From the records that follow, return exactly the lines beginning at the one that contains "Volkswagen Phideon 2018" and ending at the one that contains "appartamento in vendita", pictures left out.

*** Records to process Section Begins ***

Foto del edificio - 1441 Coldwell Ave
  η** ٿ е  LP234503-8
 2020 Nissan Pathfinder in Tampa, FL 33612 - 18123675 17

*** Records to process Section Ends ***
*** Records to process Section Begins ***

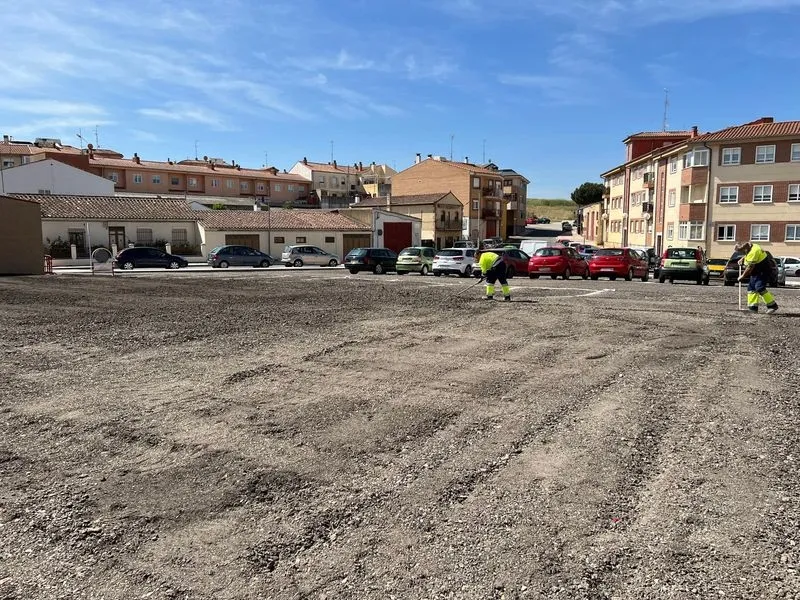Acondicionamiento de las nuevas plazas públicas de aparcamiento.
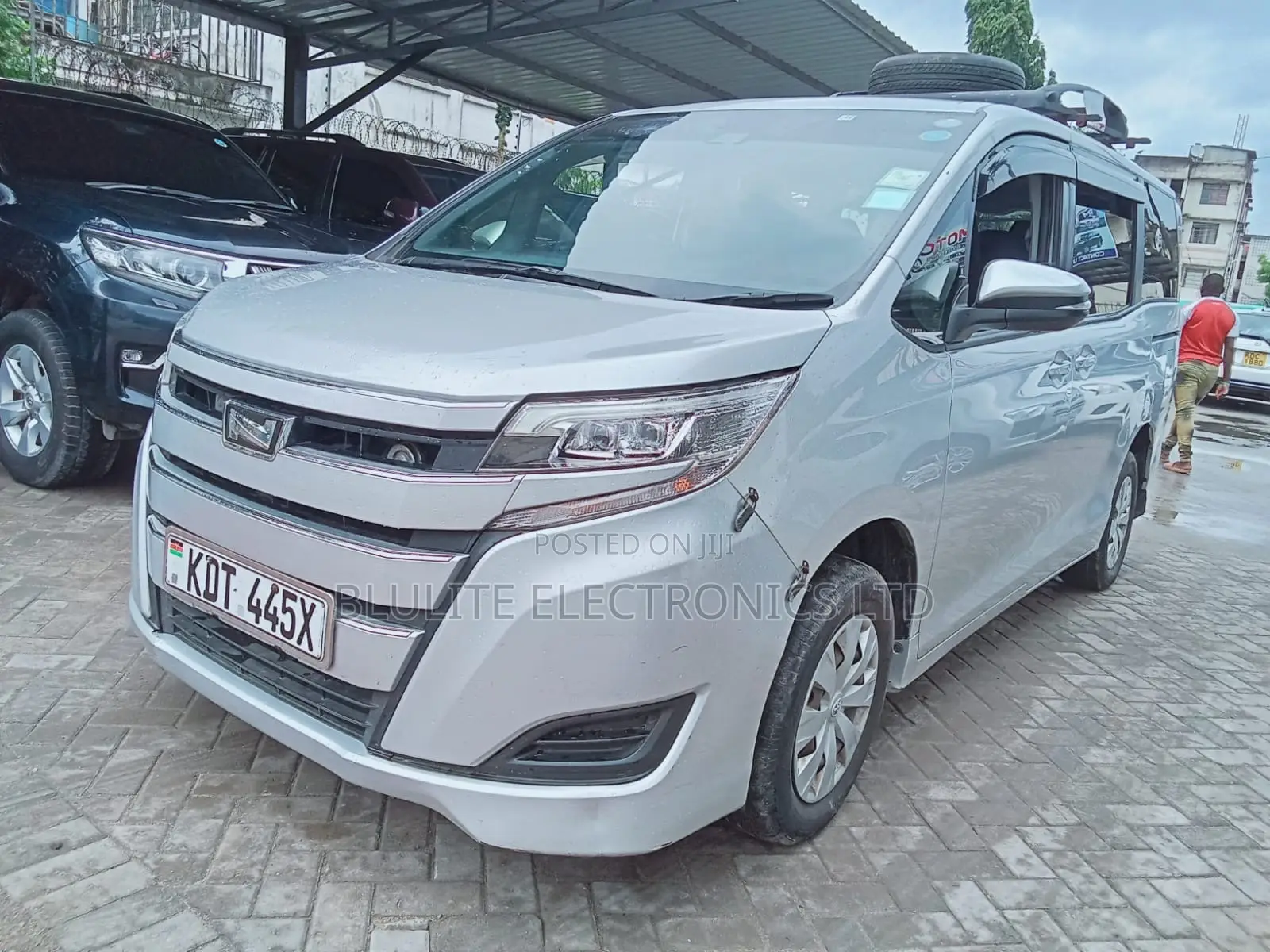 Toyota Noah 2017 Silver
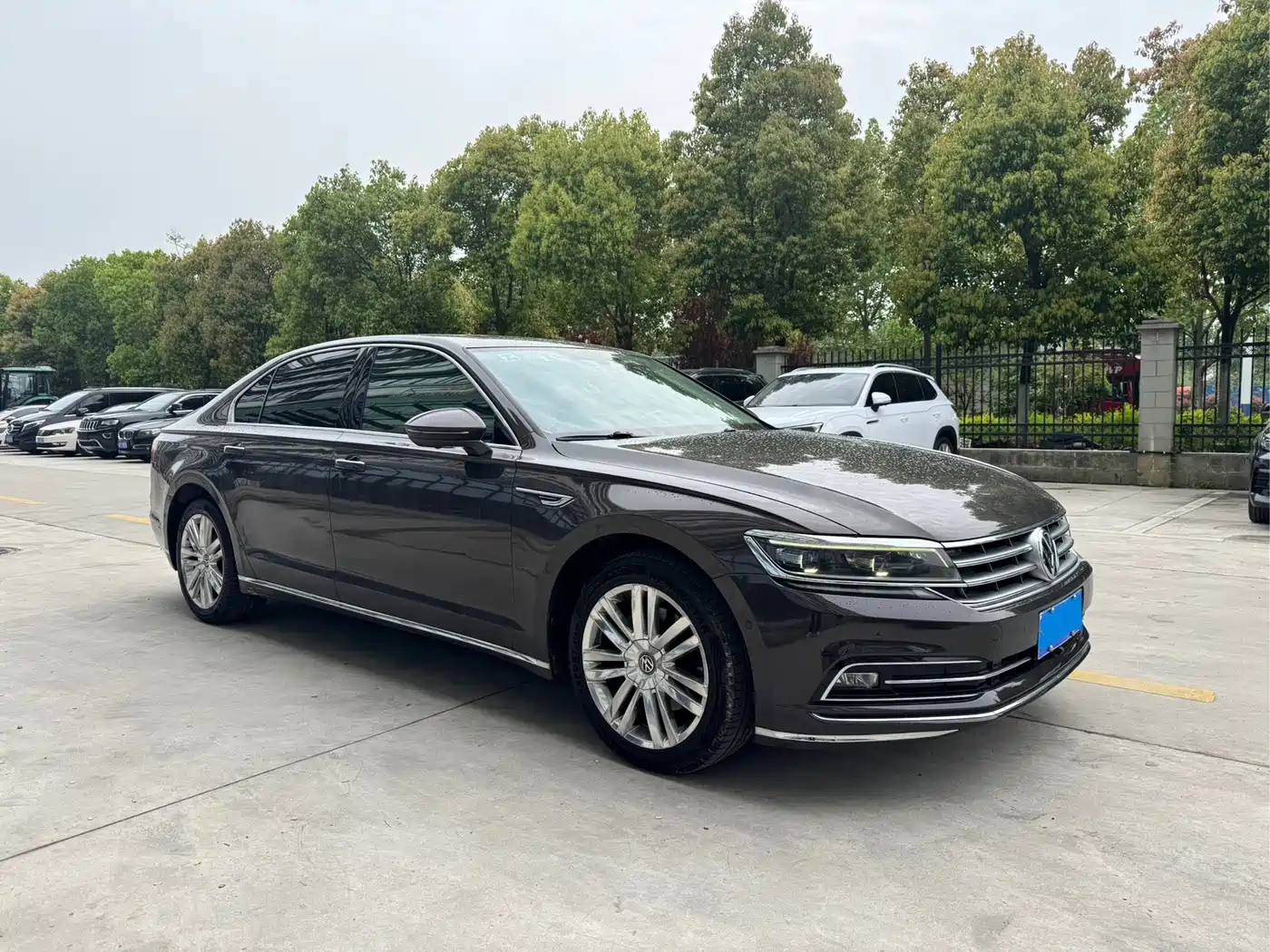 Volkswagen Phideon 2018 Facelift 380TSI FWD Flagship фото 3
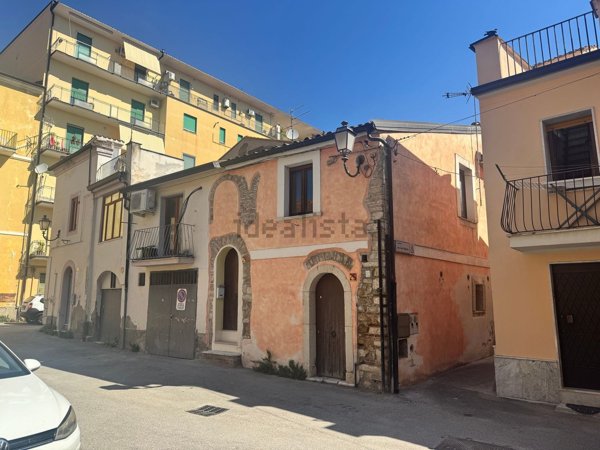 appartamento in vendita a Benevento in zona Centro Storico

*** Records to process Section Ends ***

:: Task output ::
 Volkswagen Phideon 2018 Facelift 380TSI FWD Flagship фото 3
 appartamento in vendita a Benevento in zona Centro Storico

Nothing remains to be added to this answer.